Diedi loro un piatto di minestra. Insieme si bevve e si ascoltò musica. Carlo aveva trovato anche dei sigari da offrire per l’occasione. Mai avrebbero pensato che sopra la loro testa era nascosta una famiglia di ebrei. Non solo, se avessero saputo che la cena che ho preparato mi era stata insegnata da una donna ebrea… per tutti noi sarebbe stata la fine. Ma il piano funzionò, il brodo fu un tale successo che quell’ufficiale tedesco continuò a venire a cena da noi, portando con sé altri ufficiali. Non abbiamo mai avuto in casa così tanti tedeschi come in quel periodo. Molte volte abbiamo avuto il dubbio che avessero intuito, ma l’affetto verso di noi e la stima verso Carlo erano tali che quando la guerra finì e quell’ufficiale tedesco dovette far ritorno in patria, prima di partire regalò a Carlo la sua preziosa divisa. Era un regalo di riconoscenza. È stato un gesto molto bello.

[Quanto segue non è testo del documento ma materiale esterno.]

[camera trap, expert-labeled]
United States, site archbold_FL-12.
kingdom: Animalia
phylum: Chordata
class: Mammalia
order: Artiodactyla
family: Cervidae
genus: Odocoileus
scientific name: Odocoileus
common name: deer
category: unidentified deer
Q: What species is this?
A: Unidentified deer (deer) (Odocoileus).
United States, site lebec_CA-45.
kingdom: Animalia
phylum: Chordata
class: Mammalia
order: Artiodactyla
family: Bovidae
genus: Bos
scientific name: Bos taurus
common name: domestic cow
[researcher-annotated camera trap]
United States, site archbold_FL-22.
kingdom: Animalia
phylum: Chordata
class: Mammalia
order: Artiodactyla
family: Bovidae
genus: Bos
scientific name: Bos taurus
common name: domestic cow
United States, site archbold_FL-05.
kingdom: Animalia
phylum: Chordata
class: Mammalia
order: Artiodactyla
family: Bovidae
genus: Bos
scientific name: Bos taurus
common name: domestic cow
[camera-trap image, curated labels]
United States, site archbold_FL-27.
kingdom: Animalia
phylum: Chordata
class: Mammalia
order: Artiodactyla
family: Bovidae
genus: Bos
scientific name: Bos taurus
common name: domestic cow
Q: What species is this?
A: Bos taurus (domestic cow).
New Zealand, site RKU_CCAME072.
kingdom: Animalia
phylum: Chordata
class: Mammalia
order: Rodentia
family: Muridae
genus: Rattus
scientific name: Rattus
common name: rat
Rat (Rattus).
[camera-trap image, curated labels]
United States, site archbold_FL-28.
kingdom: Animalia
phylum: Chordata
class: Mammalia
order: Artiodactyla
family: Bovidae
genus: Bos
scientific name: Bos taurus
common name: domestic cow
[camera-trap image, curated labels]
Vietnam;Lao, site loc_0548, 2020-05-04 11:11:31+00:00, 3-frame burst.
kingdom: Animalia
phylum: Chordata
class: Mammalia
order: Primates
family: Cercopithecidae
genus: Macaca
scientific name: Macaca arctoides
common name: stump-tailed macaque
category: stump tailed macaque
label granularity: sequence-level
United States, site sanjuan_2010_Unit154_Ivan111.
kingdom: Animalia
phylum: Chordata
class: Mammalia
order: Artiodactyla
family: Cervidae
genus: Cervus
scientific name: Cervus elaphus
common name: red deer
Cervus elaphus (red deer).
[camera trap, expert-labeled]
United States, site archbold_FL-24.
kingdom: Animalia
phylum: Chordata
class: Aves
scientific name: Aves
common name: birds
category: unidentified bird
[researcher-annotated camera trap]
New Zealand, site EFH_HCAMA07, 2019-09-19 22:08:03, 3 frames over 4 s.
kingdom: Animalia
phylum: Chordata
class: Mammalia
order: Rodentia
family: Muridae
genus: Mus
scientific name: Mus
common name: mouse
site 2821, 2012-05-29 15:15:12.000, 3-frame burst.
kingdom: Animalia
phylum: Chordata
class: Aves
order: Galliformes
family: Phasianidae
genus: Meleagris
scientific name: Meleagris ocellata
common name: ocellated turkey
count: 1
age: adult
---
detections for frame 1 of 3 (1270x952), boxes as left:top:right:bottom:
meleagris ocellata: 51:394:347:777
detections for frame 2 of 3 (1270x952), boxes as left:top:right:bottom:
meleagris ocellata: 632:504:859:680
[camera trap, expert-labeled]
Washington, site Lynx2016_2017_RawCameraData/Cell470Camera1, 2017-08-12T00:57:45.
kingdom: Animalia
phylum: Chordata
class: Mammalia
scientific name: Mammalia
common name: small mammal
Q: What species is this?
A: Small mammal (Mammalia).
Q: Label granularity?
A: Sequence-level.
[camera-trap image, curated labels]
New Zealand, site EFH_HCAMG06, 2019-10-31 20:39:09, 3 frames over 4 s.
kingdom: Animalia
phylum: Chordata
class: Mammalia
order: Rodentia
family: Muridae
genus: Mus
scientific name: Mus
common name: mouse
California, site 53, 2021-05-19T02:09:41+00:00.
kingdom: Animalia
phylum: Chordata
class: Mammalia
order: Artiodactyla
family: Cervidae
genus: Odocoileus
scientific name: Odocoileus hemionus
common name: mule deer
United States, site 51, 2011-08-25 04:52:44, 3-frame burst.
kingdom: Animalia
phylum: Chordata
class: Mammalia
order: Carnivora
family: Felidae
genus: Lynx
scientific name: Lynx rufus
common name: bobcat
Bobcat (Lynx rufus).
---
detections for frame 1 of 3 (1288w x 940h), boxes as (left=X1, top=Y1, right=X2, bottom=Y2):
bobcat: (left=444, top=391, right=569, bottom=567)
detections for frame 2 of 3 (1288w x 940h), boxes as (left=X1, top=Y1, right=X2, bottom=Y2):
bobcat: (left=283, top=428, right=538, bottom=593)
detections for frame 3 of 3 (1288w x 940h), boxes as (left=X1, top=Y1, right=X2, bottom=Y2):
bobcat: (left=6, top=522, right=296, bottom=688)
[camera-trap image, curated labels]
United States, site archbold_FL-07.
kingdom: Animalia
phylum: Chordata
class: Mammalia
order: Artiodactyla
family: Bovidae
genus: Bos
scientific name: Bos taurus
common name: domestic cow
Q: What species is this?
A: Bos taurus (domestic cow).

Come detto è un libro delicato, in cui l’autrice racconta col linguaggio di una dodicenne la scoperta di un passato che le appartiene, ma che non ha vissuto. Si percepisce l’affetto della bisnipote e la consapevolezza crescente di essere ciò che è, anche grazie a una persona che non ha conosciuto, ma che le ha lasciato in eredità molto più di un diario e un cappello. È un memento all’importanza della storia: della Storia, quella che coinvolge tutti, della storia familiare, quella che ognuno di noi ha, anche se non sempre ne è consapevole, e della storia personale, di come ognuno di noi affronta e fa propri i momenti della vita.

Nonostante appaia come un libro leggero, non lo è. I temi affrontati sono molti, gli spunti moltissimi, è compito del lettore, se vuole, fare le sue riflessioni, paragoni, oppure no. Si può anche decidere di leggere il libro come una semplice storiella, carina: le parole scritte di una signora anziana che vengono lette dalla sua bisnipote.

Io preferisco pensare che ognuno di noi, da qualche parte, abbia un diario e un cappello, e che magari si chiamano in altro modo, ma che è sempre bello (ri)scoprire.